Outre l’évolution de la configuration des nœuds pour en améliorer l’efficacité (rationalisation des itinéraires, vitesse, capacité, fiabilité), la signalisation en ligne a été améliorée pour augmenter le débit, avec la mise en compatibilité des installations pour une vitesse de 200 km/h et un espacement minimal des trains de 2 minutes. La capacité du réseau a aussi été améliorée par le biais de la banalisation généralisée, facilitant les convergences dans les grandes gares.

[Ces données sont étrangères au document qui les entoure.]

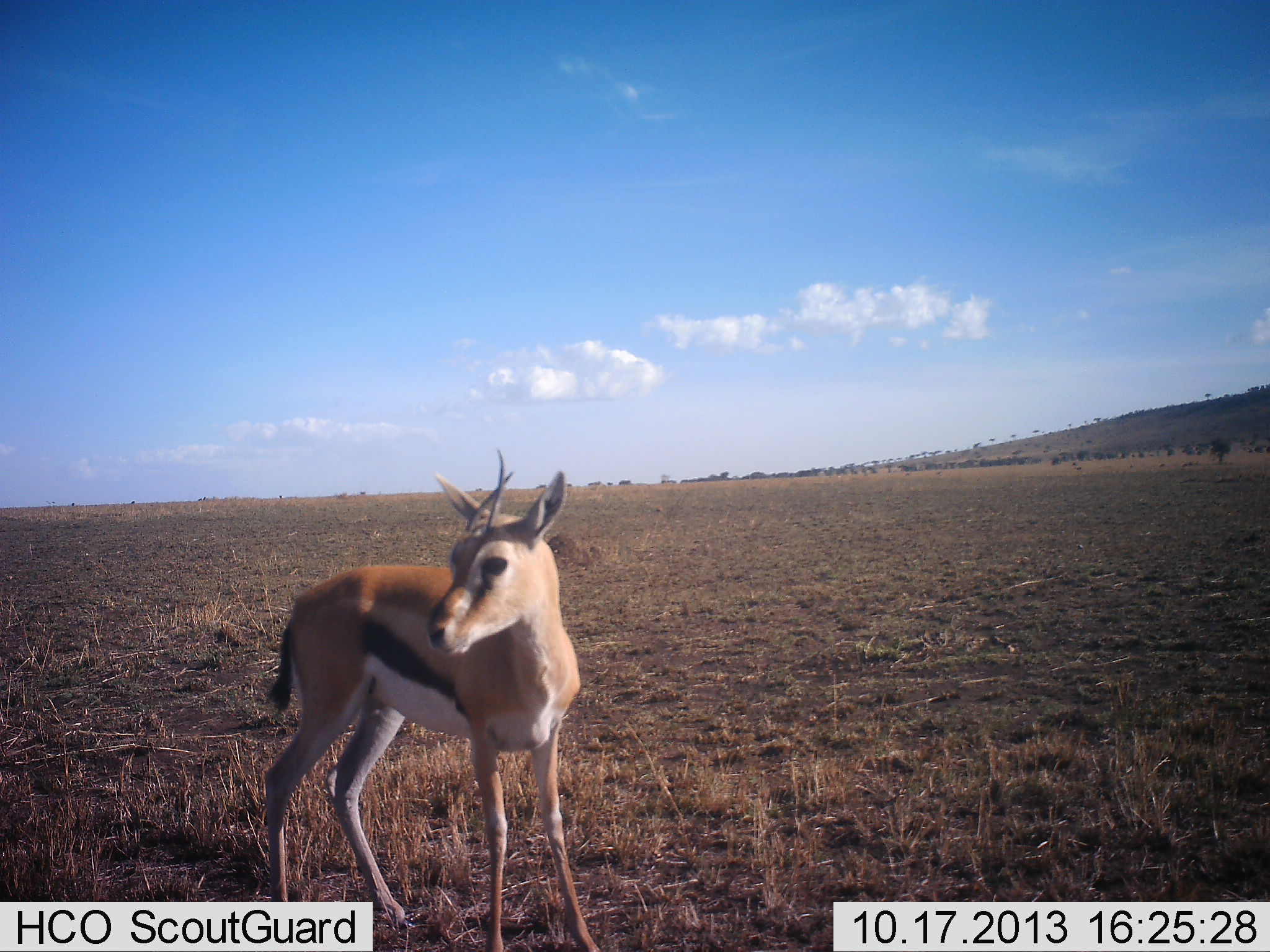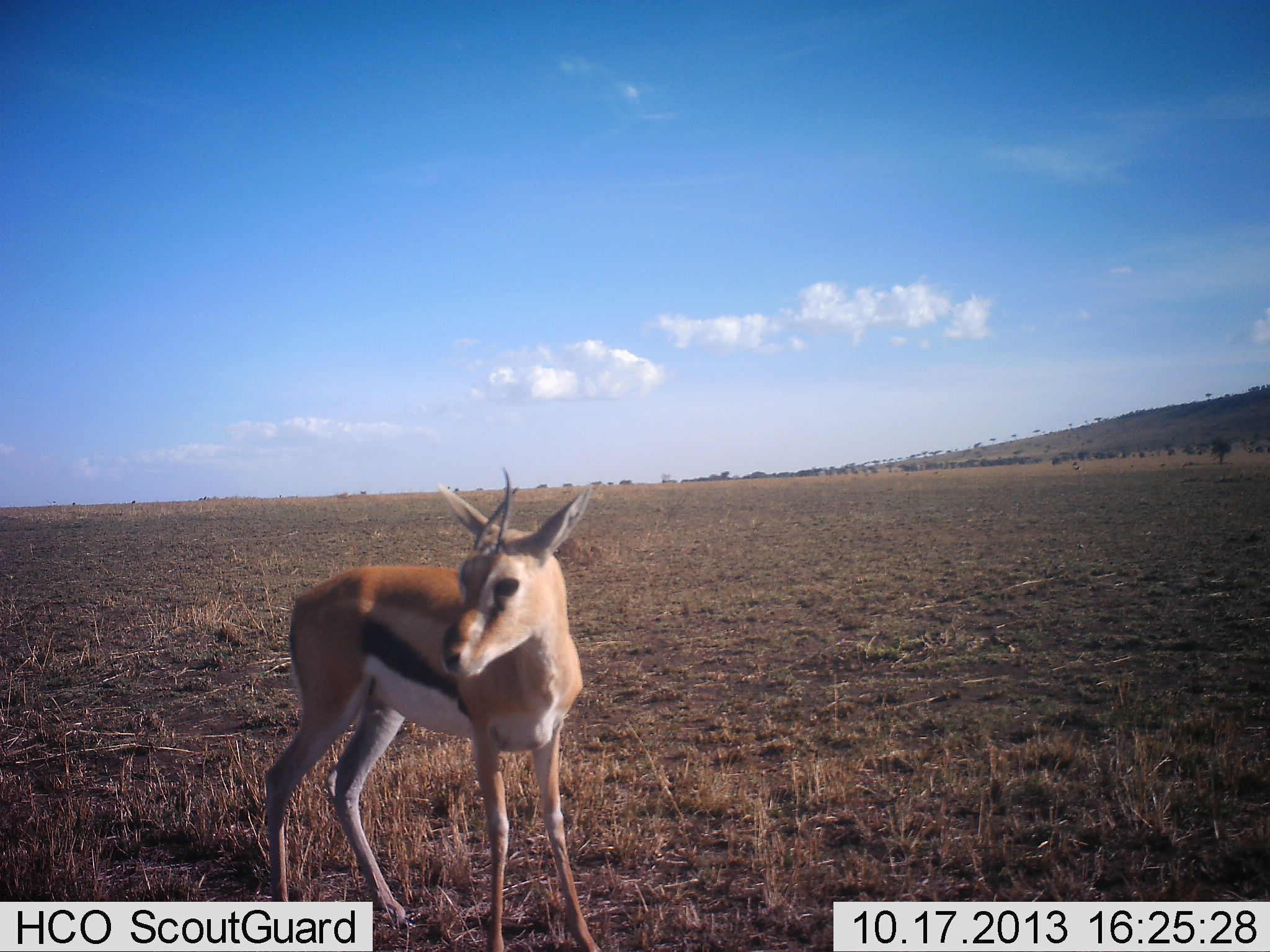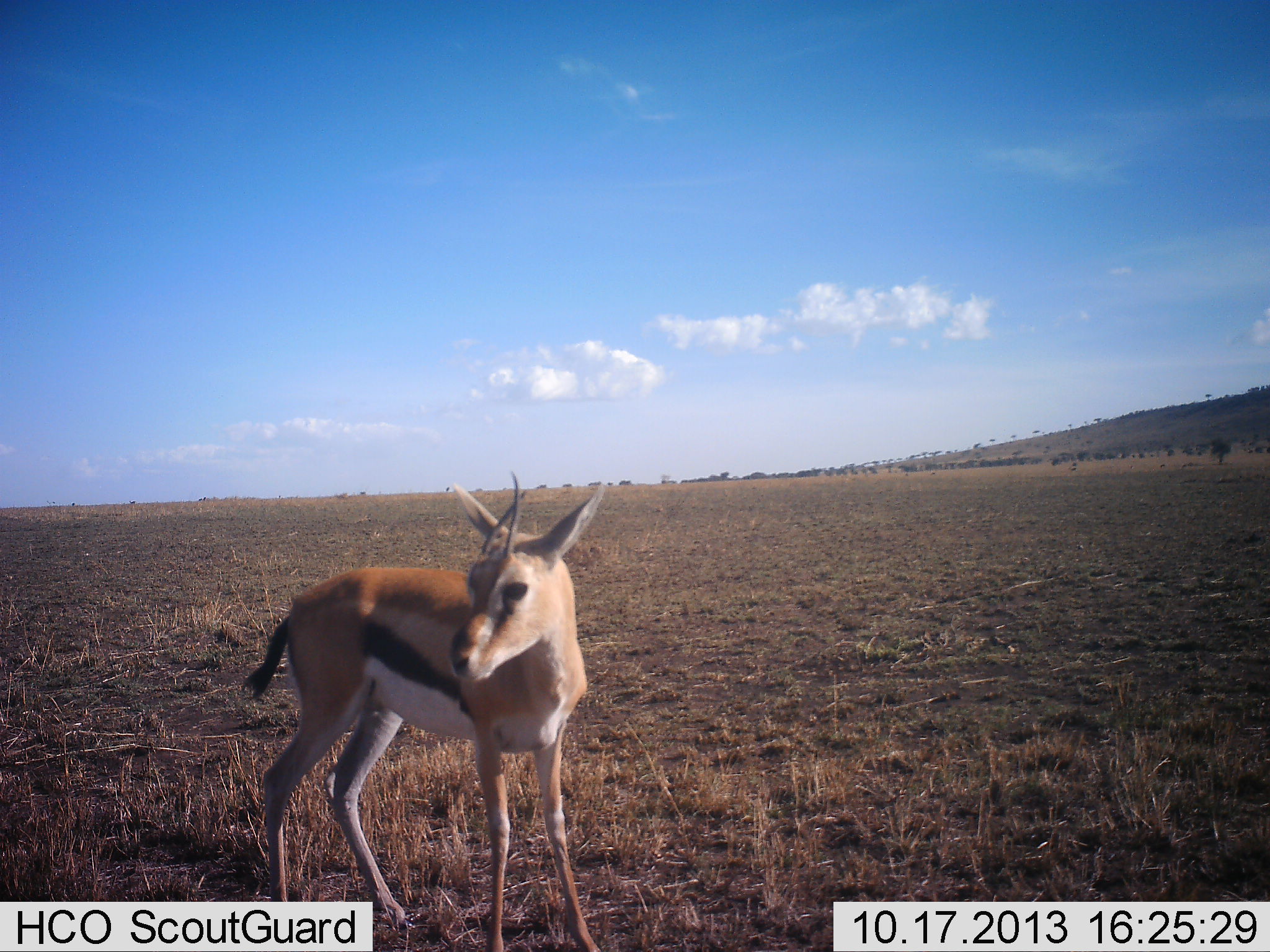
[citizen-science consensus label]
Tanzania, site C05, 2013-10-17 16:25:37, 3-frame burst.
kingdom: Animalia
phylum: Chordata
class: Mammalia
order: Artiodactyla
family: Bovidae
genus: Eudorcas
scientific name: Eudorcas thomsonii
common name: thomson's gazelle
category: gazellethomsons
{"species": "gazellethomsons (thomson's gazelle) (Eudorcas thomsonii)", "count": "1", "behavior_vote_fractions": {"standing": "100%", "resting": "0%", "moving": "0%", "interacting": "0%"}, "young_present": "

La Suisse a pris un temps d’avance sur ERTMS : le niveau 2 a été adopté de construction sur les lignes nouvelles (Mattstetten-Rothrist et NFLA) et sur les sections d’approche (comme par exemple sur les accès nord et sud du Gothard). La section Lausanne – Brigue a aussi été dotée du niveau 2, entre Lausanne (exclus) et Villeneuve puis entre Sion et Sierre : sur Lausanne - Villeneuve, la sinuosité du parcours réduisait les possibilités d’optimisation des cantons du fait d’une moindre visibilité de la signalisation latérale. Il s’agissait aussi de tester grandeur nature ce type de conversion. Brigue devrait être la première « grande gare » à être équipée en niveau 2 sans signalisation latérale.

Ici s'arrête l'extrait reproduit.